Burden of Proof and Evidentiary Principles.
These provisions have a great impact on evidentiary burden.
Initial Burden:
- On the assessee to provide:
- Documentary proof
- Bank statements
- Confirmations
- Income details of creditors
- Satisfactory Explanation: The term not satisfactory in the opinion of the Assessing Officer does not give him arbitrary power. The opinion must be Reasonable, Based on material evidence and Not mechanical.
Therefore, judicial control provides a balance between the revenue interest and rights of the taxpayers.
Taxation under Section 115BBE
To discourage abuse, Section 115BBE was established financially on stringent taxation.
Present Framework:
Section 68-69D Income is taxed at:
- 60% base tax
- Applicable surcharge
- Health & Education cess
Additional Restrictions:
- No deduction allowed
- None of the set-off of losses allowed.
This is an expression of a punitive fiscal policy on unexplainable income.
The amendment became important after the devaluation of the money, which enhanced the anti-black money regime.
Critical Evaluation
Justifications:
- Protects tax base
- Deters explains unaccounted transactions.
- Enhances financial accountability.
- Concerns:
- Large discretion to Assessing Officers.
- Harsh tax rate
- Genuine transactions have documentation issues.
- Nevertheless, there are protective measures in the form of:
- Appellate remedies
- Judicial review
- Natural justice principles.
Contemporary Relevance
The provisions on deemed income are most often resorted to in:
- Income tax raids
- Corporate assessments
- Share capital investigations.
- Real estate scrutiny
- Shell company cases
In the practice of tax litigation (in particular with metropolitan jurisdiction such as with Delhi), the Section 68-69D makes a significant part of the contentious additions presented to appellate courts.
Conclusion
The doctrine of deemed income according to the Income Tax Act, 1961 is a complex legislative device, which is aimed at combating the tax evasion. Section 68 to 69D allow the Parliament to make presumptions under the law such that taxable income becomes broader than is commonly understood.

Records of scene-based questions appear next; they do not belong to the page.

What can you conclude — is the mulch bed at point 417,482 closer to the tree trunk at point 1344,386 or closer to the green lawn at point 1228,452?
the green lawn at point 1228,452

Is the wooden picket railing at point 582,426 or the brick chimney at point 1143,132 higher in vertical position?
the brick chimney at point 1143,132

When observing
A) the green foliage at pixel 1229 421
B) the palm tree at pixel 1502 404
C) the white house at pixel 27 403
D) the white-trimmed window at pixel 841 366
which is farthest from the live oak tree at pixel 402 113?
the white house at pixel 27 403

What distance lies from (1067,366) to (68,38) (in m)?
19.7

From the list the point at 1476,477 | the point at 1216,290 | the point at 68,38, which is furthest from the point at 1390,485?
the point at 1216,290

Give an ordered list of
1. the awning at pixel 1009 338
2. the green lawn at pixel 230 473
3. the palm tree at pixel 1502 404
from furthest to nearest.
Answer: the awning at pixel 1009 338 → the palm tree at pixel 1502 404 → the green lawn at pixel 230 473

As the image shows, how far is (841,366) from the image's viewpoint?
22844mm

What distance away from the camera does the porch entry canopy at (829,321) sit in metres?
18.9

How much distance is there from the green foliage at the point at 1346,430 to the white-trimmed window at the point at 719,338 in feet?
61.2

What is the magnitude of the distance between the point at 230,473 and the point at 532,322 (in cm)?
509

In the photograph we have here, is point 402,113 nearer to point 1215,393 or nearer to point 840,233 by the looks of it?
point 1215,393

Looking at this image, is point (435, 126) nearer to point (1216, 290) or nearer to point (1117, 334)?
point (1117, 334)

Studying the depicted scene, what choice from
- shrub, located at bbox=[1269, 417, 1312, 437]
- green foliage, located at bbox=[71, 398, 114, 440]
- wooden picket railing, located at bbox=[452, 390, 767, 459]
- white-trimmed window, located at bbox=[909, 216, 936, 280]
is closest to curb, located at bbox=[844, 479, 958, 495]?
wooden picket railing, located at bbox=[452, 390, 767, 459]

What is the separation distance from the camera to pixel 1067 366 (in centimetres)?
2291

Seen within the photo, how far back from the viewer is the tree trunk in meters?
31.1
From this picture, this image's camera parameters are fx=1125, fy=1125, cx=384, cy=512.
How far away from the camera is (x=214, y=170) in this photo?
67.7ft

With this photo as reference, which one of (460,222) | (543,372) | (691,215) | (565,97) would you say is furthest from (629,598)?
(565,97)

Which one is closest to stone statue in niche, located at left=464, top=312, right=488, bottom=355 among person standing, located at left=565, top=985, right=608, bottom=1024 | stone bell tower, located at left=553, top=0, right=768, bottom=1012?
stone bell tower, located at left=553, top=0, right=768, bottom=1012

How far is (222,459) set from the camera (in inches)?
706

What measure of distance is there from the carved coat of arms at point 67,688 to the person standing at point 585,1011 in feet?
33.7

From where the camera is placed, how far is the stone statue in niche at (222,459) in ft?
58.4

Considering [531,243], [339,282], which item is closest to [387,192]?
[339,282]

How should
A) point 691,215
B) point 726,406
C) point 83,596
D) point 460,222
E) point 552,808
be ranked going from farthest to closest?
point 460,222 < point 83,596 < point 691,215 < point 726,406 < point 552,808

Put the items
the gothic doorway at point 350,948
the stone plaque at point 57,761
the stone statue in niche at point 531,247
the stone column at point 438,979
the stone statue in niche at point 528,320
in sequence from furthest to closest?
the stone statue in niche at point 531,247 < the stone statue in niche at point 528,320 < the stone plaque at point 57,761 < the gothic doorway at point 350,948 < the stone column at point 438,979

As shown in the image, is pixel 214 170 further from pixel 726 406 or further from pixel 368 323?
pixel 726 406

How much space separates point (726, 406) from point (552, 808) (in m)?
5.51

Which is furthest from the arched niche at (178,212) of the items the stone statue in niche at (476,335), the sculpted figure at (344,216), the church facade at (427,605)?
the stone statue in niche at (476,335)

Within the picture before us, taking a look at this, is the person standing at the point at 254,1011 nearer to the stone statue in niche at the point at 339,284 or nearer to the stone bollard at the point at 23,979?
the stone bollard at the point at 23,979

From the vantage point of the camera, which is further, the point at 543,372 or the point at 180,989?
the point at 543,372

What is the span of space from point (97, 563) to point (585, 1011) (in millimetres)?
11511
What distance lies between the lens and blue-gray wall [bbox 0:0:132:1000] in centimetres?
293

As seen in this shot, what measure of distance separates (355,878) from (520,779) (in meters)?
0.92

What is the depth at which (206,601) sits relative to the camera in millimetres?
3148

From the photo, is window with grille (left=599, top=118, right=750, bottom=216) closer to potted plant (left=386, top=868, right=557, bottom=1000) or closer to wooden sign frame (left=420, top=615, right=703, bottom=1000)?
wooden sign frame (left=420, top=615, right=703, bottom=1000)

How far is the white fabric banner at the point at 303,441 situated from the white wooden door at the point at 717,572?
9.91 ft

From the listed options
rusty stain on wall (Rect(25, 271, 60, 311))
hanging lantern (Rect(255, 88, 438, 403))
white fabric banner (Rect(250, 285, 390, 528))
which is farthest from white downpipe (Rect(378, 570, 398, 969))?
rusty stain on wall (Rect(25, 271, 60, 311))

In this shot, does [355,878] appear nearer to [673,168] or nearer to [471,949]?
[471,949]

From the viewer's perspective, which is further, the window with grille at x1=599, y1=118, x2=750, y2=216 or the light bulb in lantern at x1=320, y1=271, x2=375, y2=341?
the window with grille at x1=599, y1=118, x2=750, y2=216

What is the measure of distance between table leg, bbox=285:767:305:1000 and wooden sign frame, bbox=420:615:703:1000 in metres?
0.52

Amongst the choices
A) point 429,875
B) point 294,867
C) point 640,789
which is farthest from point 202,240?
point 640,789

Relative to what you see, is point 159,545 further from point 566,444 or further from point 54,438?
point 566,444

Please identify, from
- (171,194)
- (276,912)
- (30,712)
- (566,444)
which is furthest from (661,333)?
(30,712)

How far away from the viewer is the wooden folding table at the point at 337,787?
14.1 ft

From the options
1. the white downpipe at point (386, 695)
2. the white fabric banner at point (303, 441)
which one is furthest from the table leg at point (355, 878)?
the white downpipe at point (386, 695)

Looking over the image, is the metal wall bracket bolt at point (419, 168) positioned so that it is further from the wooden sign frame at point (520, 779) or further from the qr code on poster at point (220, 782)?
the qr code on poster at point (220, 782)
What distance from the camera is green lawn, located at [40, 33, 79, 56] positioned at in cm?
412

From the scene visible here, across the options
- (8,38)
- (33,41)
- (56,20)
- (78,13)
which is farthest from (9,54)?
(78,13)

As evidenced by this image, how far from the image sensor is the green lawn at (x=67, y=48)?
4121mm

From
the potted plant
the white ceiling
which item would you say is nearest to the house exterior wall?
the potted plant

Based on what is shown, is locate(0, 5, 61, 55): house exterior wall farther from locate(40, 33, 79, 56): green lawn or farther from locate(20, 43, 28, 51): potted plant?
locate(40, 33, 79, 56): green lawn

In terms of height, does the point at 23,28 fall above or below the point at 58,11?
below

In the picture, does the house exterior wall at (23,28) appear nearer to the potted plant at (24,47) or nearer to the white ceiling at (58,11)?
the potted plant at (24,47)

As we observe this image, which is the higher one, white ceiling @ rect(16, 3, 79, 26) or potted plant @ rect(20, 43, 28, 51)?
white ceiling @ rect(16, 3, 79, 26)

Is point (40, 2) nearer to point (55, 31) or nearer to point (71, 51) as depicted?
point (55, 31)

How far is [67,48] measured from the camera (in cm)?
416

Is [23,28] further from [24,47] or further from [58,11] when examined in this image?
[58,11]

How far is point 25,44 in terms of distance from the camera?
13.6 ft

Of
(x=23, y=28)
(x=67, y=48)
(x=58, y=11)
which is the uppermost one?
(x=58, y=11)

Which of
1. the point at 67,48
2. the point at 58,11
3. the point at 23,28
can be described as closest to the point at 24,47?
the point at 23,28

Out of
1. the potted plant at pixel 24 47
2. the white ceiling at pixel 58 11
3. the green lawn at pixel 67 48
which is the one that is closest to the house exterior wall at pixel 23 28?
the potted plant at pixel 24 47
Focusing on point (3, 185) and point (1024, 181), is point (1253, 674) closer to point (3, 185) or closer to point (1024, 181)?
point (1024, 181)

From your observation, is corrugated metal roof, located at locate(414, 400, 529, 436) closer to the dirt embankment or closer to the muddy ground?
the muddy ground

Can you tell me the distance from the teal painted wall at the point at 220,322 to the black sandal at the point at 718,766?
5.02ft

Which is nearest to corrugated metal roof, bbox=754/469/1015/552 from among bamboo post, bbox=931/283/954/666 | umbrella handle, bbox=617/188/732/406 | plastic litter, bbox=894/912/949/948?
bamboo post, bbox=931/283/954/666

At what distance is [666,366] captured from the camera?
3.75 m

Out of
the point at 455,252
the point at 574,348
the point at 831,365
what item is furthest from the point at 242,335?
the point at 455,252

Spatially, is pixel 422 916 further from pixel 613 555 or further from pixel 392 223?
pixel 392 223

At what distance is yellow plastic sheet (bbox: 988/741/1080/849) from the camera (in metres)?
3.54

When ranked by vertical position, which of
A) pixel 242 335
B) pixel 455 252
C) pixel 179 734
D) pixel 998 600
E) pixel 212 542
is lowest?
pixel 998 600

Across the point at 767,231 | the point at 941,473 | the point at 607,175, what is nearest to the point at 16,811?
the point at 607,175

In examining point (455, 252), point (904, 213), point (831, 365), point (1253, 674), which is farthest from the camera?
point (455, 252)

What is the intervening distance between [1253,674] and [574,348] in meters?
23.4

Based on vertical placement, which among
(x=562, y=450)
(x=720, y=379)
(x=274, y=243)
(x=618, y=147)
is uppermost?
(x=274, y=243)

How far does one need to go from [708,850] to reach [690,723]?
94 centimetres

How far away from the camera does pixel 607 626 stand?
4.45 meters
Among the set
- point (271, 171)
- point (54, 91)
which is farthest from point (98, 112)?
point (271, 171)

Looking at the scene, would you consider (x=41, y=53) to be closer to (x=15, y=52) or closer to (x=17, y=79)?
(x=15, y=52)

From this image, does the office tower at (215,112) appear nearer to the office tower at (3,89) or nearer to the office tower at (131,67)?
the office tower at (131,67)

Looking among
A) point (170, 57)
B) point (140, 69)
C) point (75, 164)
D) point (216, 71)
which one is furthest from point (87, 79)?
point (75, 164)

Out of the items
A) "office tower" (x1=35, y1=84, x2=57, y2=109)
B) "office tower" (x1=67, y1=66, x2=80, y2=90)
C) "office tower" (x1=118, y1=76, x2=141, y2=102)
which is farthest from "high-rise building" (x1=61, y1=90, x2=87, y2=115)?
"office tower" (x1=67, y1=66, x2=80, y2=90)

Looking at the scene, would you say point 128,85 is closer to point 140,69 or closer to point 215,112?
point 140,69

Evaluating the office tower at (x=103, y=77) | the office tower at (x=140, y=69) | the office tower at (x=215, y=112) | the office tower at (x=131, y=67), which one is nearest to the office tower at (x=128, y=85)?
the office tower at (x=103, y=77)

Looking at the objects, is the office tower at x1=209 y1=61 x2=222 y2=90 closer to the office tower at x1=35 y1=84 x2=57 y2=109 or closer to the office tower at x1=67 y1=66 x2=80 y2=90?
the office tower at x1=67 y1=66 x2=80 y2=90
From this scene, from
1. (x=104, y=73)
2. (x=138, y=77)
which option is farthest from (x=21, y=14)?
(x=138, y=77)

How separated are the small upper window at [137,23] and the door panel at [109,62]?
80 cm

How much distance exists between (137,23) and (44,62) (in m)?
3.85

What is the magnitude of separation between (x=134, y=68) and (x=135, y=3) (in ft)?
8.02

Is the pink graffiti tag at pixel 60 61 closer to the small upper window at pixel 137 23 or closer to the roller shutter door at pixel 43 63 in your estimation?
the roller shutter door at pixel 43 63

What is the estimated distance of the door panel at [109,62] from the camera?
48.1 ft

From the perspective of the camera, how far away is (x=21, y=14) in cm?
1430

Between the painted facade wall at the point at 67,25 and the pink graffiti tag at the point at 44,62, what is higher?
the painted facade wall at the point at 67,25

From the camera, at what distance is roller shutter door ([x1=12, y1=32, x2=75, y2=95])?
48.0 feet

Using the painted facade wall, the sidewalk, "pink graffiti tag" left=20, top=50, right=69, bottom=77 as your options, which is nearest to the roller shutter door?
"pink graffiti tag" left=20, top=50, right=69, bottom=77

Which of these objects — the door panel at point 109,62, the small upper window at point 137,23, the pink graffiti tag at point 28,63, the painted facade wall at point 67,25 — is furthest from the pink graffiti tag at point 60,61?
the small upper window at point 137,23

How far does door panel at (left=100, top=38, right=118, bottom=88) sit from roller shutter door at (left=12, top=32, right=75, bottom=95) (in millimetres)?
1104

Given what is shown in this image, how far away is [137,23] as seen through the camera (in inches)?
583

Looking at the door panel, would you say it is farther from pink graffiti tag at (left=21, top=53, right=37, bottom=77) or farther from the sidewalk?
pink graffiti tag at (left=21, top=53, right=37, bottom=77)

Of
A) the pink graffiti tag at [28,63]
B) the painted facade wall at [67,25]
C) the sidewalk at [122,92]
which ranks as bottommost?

Although these provisions are strict, they have a paramount fiscal purpose of accountability and a hindrance of abuse of the financial systems. The checks and balances of judiciary make sure that such powers are not arbitrated.
Doctrinally, deemed income provisions depict the application of legal fiction in the taxation law to safeguard the public revenue without compromising procedural fairness.